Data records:

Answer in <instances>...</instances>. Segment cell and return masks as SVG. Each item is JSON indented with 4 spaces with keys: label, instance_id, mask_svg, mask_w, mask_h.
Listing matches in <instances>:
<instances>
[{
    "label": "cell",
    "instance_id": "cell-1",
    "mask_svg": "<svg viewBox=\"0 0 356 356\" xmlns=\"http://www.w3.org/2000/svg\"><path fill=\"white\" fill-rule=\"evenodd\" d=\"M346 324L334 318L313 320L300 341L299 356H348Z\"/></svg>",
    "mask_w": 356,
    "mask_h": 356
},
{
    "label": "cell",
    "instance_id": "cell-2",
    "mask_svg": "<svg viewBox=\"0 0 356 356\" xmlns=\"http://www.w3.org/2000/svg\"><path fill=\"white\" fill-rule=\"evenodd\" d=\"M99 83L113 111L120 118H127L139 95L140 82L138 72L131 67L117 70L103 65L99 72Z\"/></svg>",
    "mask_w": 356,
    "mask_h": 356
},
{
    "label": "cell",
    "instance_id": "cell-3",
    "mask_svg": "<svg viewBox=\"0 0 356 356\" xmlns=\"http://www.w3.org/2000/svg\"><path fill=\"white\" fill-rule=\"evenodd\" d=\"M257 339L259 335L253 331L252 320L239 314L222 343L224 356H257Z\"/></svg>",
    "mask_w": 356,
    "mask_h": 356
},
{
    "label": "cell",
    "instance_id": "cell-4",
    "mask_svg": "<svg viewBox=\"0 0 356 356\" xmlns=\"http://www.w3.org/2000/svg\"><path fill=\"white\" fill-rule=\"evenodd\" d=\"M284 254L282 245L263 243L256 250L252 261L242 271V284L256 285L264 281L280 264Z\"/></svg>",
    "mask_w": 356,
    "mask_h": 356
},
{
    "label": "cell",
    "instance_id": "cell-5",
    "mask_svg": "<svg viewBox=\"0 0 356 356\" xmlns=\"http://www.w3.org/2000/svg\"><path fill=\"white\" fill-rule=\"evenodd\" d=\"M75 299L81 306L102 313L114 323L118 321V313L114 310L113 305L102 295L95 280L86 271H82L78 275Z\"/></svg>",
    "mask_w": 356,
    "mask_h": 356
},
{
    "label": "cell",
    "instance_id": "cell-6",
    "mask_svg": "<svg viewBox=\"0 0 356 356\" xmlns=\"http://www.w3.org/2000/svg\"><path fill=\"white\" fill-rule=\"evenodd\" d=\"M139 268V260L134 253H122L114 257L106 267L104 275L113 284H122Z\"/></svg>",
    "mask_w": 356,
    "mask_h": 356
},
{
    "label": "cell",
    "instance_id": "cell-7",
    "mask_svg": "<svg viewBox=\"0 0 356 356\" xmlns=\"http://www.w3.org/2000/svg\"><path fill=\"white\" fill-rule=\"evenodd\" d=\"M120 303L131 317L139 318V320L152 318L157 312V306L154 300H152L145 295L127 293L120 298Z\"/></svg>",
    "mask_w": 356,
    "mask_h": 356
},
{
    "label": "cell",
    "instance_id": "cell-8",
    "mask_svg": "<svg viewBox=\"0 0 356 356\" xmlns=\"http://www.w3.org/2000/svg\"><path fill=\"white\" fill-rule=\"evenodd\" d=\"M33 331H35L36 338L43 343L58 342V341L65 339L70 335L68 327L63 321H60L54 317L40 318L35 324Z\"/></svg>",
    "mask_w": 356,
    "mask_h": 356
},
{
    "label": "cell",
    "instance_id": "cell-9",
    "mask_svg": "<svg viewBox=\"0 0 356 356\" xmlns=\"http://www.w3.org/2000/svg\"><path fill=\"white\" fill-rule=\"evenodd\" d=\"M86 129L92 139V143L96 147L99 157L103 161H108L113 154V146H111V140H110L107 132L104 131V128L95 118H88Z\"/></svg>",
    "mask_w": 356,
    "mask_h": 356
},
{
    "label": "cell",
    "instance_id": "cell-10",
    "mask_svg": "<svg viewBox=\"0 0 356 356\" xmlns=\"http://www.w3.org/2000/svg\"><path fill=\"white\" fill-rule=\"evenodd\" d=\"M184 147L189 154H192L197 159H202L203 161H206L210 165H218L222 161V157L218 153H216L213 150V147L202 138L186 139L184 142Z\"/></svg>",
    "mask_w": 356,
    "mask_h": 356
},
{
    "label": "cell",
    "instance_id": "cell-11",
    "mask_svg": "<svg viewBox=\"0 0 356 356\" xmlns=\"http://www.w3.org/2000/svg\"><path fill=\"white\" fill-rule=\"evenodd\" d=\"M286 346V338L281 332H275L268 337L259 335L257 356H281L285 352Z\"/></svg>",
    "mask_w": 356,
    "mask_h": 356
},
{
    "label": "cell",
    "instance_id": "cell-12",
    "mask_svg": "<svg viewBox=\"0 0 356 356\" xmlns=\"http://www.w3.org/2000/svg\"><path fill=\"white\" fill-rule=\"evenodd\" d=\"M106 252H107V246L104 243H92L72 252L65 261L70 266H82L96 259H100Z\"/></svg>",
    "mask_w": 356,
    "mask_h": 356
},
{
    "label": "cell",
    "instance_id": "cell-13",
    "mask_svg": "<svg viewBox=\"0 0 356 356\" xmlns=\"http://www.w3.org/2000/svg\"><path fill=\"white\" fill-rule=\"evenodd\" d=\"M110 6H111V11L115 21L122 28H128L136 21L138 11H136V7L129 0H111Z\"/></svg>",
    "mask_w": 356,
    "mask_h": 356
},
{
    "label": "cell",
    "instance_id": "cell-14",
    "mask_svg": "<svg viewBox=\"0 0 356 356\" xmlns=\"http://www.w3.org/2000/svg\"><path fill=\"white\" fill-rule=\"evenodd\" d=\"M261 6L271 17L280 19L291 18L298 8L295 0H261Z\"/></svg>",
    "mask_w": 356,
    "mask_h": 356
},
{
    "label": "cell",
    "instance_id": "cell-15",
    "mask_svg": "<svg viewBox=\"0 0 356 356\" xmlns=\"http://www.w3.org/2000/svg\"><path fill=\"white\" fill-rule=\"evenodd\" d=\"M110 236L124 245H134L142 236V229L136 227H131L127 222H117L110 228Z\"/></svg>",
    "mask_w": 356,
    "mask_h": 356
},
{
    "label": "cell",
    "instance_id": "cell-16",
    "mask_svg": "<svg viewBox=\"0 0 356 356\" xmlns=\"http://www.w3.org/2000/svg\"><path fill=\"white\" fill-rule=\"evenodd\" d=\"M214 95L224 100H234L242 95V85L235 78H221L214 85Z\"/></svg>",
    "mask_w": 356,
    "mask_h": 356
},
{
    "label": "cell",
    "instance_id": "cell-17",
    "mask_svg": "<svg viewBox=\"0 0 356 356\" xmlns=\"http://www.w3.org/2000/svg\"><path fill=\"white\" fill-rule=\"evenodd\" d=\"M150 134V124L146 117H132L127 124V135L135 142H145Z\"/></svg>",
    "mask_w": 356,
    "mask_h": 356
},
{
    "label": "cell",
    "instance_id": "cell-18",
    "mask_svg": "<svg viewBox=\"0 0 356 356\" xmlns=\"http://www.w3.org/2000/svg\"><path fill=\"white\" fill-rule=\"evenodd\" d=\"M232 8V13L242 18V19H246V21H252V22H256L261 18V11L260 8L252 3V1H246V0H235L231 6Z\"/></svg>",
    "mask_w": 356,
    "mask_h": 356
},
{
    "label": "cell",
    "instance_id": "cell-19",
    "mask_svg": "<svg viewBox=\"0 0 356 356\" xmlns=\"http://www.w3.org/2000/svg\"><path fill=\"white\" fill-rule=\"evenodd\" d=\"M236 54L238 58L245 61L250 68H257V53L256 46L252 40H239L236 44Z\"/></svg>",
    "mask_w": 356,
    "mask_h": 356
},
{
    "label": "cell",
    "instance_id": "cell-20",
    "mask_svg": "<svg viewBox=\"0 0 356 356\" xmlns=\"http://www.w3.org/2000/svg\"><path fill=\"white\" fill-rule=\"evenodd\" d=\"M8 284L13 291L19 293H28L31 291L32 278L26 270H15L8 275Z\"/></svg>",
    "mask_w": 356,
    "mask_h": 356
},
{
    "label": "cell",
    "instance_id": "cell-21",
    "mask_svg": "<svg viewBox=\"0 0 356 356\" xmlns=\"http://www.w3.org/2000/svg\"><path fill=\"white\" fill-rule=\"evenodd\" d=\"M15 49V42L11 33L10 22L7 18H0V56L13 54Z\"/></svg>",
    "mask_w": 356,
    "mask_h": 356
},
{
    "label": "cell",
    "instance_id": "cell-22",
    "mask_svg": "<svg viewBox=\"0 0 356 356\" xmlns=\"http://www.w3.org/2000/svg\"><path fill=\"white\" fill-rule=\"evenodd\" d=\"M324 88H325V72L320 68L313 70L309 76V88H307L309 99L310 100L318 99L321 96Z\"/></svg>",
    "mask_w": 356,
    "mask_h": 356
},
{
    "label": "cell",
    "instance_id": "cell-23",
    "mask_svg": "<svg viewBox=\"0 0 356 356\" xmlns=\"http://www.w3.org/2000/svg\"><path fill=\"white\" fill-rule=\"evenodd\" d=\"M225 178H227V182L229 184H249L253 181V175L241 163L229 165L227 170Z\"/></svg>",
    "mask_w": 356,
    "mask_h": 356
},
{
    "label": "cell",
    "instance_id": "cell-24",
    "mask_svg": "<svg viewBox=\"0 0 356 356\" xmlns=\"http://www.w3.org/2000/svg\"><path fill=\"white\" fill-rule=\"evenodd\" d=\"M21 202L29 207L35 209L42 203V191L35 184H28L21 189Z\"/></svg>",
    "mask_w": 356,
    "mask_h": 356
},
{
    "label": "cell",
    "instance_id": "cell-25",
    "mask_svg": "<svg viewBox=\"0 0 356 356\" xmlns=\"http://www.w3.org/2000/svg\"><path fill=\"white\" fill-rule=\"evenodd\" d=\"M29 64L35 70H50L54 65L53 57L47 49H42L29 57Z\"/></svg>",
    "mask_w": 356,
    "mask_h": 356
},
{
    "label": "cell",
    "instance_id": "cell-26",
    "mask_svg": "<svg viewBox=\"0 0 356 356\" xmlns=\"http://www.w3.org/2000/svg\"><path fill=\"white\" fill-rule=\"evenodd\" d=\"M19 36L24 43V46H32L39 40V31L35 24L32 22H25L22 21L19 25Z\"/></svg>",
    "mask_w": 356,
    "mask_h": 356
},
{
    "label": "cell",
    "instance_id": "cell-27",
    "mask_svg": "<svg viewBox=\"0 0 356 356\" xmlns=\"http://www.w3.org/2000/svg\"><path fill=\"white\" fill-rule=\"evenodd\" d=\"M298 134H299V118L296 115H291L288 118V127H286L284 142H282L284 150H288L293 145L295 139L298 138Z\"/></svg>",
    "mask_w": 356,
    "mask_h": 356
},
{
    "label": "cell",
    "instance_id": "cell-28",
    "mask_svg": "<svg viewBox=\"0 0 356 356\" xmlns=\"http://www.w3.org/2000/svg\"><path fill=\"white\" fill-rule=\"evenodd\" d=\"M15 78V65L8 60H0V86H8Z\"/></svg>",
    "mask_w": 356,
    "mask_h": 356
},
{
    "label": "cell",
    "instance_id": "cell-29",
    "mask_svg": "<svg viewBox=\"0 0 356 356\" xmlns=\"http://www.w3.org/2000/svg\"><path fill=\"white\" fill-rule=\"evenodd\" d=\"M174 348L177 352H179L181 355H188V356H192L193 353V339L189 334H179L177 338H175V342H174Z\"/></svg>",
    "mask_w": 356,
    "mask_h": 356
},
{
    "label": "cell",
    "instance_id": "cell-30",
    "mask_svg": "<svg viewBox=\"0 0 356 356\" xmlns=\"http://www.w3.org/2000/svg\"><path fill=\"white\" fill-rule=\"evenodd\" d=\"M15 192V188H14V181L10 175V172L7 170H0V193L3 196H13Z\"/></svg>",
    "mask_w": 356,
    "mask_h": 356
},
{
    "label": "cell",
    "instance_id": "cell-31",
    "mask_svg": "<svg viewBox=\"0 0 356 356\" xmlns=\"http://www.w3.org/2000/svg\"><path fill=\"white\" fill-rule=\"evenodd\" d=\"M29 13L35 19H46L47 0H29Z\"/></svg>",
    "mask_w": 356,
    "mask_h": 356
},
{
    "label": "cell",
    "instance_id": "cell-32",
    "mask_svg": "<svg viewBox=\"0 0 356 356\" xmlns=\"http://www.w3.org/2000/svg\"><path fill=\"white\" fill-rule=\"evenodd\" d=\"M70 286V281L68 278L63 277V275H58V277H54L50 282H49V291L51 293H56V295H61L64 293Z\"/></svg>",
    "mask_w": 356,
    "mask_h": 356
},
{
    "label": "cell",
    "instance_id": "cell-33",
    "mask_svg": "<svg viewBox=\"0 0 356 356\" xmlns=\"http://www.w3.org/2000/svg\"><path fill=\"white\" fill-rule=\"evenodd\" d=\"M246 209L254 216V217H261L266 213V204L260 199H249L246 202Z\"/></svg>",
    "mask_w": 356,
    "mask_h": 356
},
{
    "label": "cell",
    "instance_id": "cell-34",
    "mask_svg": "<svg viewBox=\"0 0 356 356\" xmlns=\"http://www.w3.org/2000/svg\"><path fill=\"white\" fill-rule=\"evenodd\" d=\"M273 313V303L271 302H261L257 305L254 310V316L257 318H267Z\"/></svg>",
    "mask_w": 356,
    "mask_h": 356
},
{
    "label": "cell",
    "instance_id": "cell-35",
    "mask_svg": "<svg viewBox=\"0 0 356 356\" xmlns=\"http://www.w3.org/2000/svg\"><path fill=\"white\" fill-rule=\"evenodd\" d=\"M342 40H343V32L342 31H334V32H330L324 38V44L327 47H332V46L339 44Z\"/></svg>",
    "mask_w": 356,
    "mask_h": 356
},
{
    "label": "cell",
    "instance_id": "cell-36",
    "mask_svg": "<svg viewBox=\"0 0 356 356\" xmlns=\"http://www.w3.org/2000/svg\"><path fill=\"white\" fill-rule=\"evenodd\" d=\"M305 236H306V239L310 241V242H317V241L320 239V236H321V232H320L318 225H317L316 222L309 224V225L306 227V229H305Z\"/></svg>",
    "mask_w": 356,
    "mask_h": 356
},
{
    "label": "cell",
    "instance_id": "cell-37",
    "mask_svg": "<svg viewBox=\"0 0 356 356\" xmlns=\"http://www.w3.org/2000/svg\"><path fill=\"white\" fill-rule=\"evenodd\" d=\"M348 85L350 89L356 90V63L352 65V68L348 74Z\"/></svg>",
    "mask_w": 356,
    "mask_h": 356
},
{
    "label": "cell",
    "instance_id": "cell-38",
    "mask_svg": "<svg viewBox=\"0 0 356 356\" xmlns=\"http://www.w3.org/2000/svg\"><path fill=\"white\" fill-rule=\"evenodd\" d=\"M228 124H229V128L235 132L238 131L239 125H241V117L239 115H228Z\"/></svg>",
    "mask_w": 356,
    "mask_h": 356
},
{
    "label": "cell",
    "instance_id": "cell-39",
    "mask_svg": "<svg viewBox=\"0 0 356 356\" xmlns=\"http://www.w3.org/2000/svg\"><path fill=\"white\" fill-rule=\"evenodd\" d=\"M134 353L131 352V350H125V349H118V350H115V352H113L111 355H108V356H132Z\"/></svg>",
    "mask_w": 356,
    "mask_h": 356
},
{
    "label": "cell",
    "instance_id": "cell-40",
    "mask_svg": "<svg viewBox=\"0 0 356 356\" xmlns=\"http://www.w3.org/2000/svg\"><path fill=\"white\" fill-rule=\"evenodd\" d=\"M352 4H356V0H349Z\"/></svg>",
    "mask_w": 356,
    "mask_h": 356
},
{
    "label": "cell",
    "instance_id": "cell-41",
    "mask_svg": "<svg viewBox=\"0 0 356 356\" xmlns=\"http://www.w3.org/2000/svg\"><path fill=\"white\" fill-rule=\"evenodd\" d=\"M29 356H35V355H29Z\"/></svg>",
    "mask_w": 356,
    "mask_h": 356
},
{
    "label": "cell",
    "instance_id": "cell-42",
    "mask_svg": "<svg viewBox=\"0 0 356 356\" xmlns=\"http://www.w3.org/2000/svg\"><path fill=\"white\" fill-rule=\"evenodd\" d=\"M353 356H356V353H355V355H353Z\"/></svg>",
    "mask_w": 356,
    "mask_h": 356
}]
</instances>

AIM:
Render the material as a Markdown table with the columns Num and Line, from its first line through the line containing "324L334 318L313 320L300", and leave out any blank lines.

TASK ANSWER:
| Num | Line |
|---|---|
| 1 | Answer in <instances>...</instances>. Segment cell and return masks as SVG. Each item is JSON indented with 4 spaces with keys: label, instance_id, mask_svg, mask_w, mask_h. |
| 2 | Listing matches in <instances>: |
| 3 | <instances> |
| 4 | [{ |
| 5 |     "label": "cell", |
| 6 |     "instance_id": "cell-1", |
| 7 |     "mask_svg": "<svg viewBox=\"0 0 356 356\" xmlns=\"http://www.w3.org/2000/svg\"><path fill=\"white\" fill-rule=\"evenodd\" d=\"M346 324L334 318L313 320L300 341L299 356H348Z\"/></svg>", |